AFP fragte den Infektiologen Christian Ruef, der in der Vergangenheit wissenschaftliche Artikel in Bezug auf EO beim schweizerischen Verband der Betriebsärzte im Gesundheitsdienst (SOHF) veröffentlicht hatte. Darin übte er auch Kritik an der Anwendung von EO. Den aktuellen Behauptungen aber widersprach er gegenüber AFP. Am 30. März schrieb Ruef: „Es gibt präzise Vorschriften, wie das Verfahren ablaufen muss, inklusive der Einhaltung von Auslüftungszeiten.“ Außerdem sei der Kontakt von Teststäbchen mit der Nasenschleimhaut „sehr kurz (Sekunden). Hinzu kommt, dass diese Stäbchen nach Produktion mit Sicherheit längere Zeit (mindestens Tage) nicht verwendet werden (Lagerung in der Firma, Transport, Lagerung), sodass kein Ethylenoxid mehr auf den Stäbchen vorhanden sein wird.“

Beweisen Sesamsamen das Gegenteil?

Verschiedene Postings  zu der Ethylenoxid-Behauptung (etwa hier) argumentieren zusätzlich, dass eine bundesweite Risikobewertung von EO-belasteten Sesamsamen aus Indien Ende 2020 bewiesen habe, dass Ethylenoxid durchaus haften bleiben könne und sich nicht verflüchtige. „Das Ethylenoxid in den Sesamsamen hatte während seiner langen Reise von Indien nach Deutschland offenbar nicht genug Zeit, um sich vollständig zu verflüchtigen. Sonst wäre diese Rückrufaktion nicht notwendig gewesen“, heißt es. 

Dazu sagt BfArM-Sprecher Pommer: „Bedenken Sie bei solchen Vergleichen immer, dass es im Lebensmittelbereich um Produkte in vergleichsweise größeren Mengen geht, die zudem auch vollständig verzehrt, also vom Körper komplett aufgenommen (= gegessen) werden. Insofern sind solche direkten Vergleiche zwischen Arzneimitteln und Medizinprodukten sowie Lebensmitteln meist wenig belastbar“, erklärte Pommer.

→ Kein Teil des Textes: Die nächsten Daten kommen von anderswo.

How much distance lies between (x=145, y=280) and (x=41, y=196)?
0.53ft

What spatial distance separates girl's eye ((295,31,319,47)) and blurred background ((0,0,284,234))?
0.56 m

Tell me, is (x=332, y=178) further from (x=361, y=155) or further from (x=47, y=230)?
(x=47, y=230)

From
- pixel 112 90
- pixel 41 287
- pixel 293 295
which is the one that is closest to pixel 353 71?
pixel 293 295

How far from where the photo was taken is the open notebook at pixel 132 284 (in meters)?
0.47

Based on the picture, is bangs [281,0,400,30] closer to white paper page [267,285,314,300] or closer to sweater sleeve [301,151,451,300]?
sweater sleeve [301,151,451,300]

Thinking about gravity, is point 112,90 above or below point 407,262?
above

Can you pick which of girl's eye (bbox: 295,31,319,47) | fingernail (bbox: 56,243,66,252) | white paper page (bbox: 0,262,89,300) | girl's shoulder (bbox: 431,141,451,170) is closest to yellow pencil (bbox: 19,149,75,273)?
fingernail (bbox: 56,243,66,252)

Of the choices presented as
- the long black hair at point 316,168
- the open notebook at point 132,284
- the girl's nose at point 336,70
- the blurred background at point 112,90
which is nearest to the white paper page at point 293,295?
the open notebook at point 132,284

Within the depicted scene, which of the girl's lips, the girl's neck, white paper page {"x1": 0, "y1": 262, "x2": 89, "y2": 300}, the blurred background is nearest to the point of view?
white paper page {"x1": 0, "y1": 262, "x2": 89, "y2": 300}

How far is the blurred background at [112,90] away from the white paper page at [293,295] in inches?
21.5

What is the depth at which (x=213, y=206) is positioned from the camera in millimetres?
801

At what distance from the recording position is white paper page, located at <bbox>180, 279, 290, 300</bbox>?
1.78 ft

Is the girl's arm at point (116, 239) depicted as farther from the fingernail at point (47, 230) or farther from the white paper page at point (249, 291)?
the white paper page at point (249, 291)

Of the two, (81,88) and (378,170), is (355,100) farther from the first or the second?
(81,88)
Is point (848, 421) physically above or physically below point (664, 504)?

Eine weitere Antwort findet sich im in der angesprochenen Risikobewertung selbst. Dort steht unter Absatz 3.3, dass nicht das EO selbst das Risiko darstelle, sondern dass sich speziell in Lebensmitteln wegen der Anwesenheit von Chlorid-Salzen eine weitere Verbindung ergeben könne: Giftiges Chlorethanol. Konkret heißt es: „Während zu erwarten ist, dass die Rückstände von Ethylenoxid in Lebensmitteln aufgrund des hohen Dampfdruckes und der hohen Reaktivität vergleichsweise gering sind und sich bei Erhitzungsprozessen während der Lebensmittelverarbeitung weiter vermindern, trifft dies nicht in gleichem Maße auf 2-Chlorethanol-Rückstände zu.“ Ein Sprecher des Bundesinstituts für Risikobewertung bestätigte dann auch am 31. März gegenüber AFP: „Wer unsere Bewertung richtig liest, kann das hier auftauchende Problem mit dem Chlorethanol erkennen.“

Fazit: Nein, Ethylenoxid auf Teststäbchen stellt keine Gefahr dar. Das haben die zuständigen Prüfstellen, Hersteller selbst sowie unabhängige Expertinnen und Experten gegenüber AFP bestätigt. Die zum Einsatz von EO verwendeten ISO-Normen werden streng kontrolliert und protokolliert, das EO wird in eigenen Verfahren ausgegast und verflüchtigt sich.